# [The problem]
Continue the forum thread about failing to mount an NFS export on Mac OS X, starting right after its last sentence.

# [Document section]
>> START

# Still can't mount NFS...



## michaelsanford (Feb 15, 2005)

First one's slackware, the second one's the Mac OS X.

#/etc/exports
/tmp 192.168.0.101(rw,sync)
/tmp 192.168.0.100(rw,sync)

slackware #> mount server:/tmp /tmp/mount
(works just fine)

macosx $> sudo mount_nfs server:/tmp /tmp/mount
mount_nfs: /private/tmp/mount: Operation not permitted

Why won't this work ! 

I also noticed that mount_nfs tries to connect using all sorts of ports like 947, 1017, 2048 instead of (or in addition to) the standard 111 & 2049. What's up with that?


----------



## Mephisto (Feb 16, 2005)

NFS ports are not static.  111 handles Sun RPC (for the portmapper) and 2049 for the daemon.  It will then assign a port for the connection.   Do you have a firewall running?

Alternatively you might try a -2 or -3 switch but I doubt that will make a difference.  Also not a big deal but why are you calling mount_nfs directly?

sudo mount -t nfs server:/tmp /tmp/mount


----------



## Darkshadow (Feb 16, 2005)

Hmm, try checking the permissions on the /tmp/mount directory.  They're probably fine, but you _can_ get this error when trying to mount a device to a directory you don't have permissions for.

Other than that, try reading mount_nfs's man page, and try out some of the options there if they look to be something that may be causing a problem for you.


----------



## michaelsanford (Feb 16, 2005)

Mephisto, calling mount_nfs is another step in debugging, I tried mount -t nfs arleady to no avail (I also read somewhere that mount_nfs was the way to go).

I do have a firewall. I opened 111/2049 and then the other ports I saw it was trying to use based on what got blocked. It seems to have worked all right for my Slackware box.

>> END

# [Dataset excerpt]
>> START

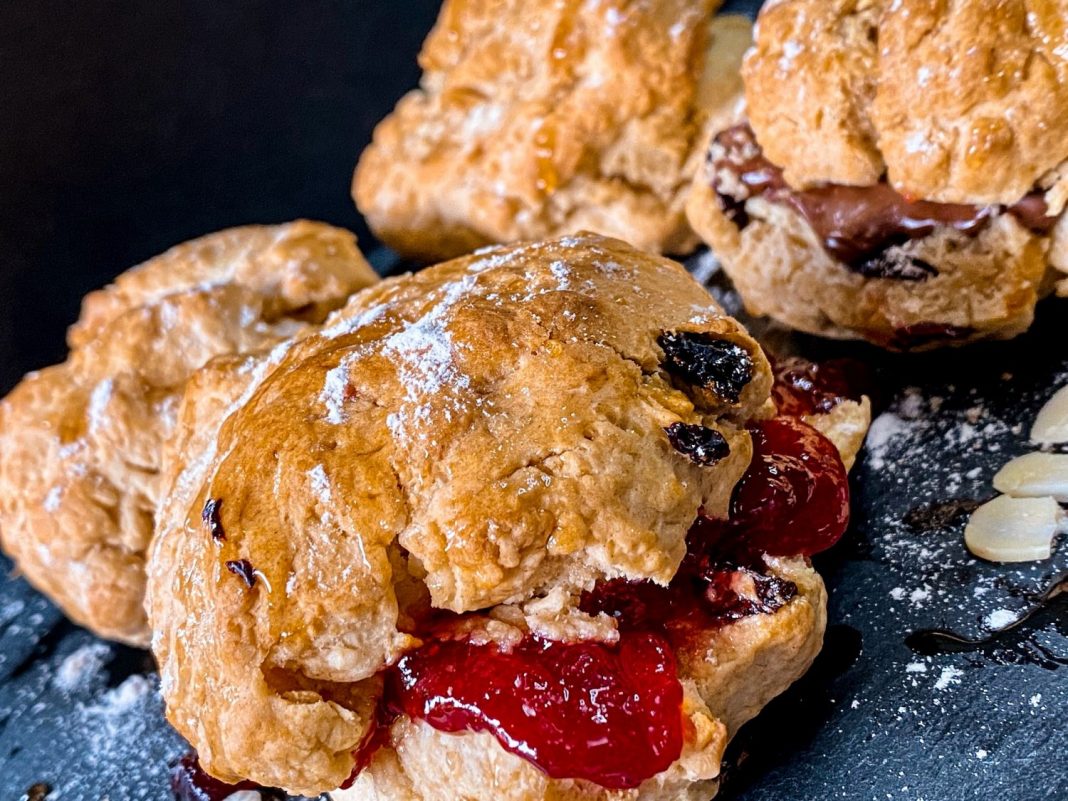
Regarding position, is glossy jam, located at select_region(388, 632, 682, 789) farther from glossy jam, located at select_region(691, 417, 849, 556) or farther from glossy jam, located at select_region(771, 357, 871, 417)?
glossy jam, located at select_region(771, 357, 871, 417)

>> END

# [The answer]
Even with the firewalls on my server and iMac disabled completely I get the same error message (I get a uniquely identifyable message if the firewall blocks it anyway).

*Goes to search google on NFS and firewalls (even though that's not the problem with the Apple connectivity)*


----------



## Mephisto (Feb 16, 2005)

michaelsanford said:
			
		

> Mephisto, calling mount_nfs is another step in debugging, I tried mount -t nfs arleady to no avail (I also read somewhere that mount_nfs was the way to go).



OK, cool.  Just checking.



			
				michaelsanford said:
			
		

> I do have a firewall. I opened 111/2049 and then the other ports I saw it was trying to use based on what got blocked. It seems to have worked all right for my Slackware box.
> 
> Even with the firewalls on my server and iMac disabled completely I get the same error message (I get a uniquely identifyable message if the firewall blocks it anyway).
> 
> *Goes to search google on NFS and firewalls (even though that's not the problem with the Apple connectivity)*



I agree it does not appear to be the problem, it is an issue you should be aware of though.  I had to deal with it due to a firewall between my AIX NFS share and a Slack 10.0 box a year or so back which is basically how I figured out what little I know on the subject.

What is the hosting platform for the NFS share that the Mac can not mount?  Assuming the Slackware box, what version and what version of the kernel?  (For the record I have no idea why it is not working if there is no intervening firewall, just grasping at straws.)  

Do you have a second Slackware box that you can try and mount the Slack share from?


----------



## michaelsanford (Feb 16, 2005)

I have 2 slackware boxes, one of them (Compaq) is my primary 'server' and the second one (Dell, the host) is my backup machine.

The one that can connect is Slackware 10.0 (kernel 2.4.26), the host is Slackware 10.1 (kernel 2.4.29).

Could it be that NFS in OS X is broken somehow ? I've never managed to get it to work from my iMac, either with Slack 10.0, 10.1 or RedHat 9.

PS I also don't have any rules on my router that prevent inter-node traffic of any kind between the machines inside the LAN, which would be a logical guess.


----------



## Mephisto (Feb 16, 2005)

I have read that Mac OS X NFS code is not reliable, but never in a reasoned fashion.  Mostly people ranting about how "OS X sucks because <blank>."  So it is hard to separate out the valid comments from the flame bait.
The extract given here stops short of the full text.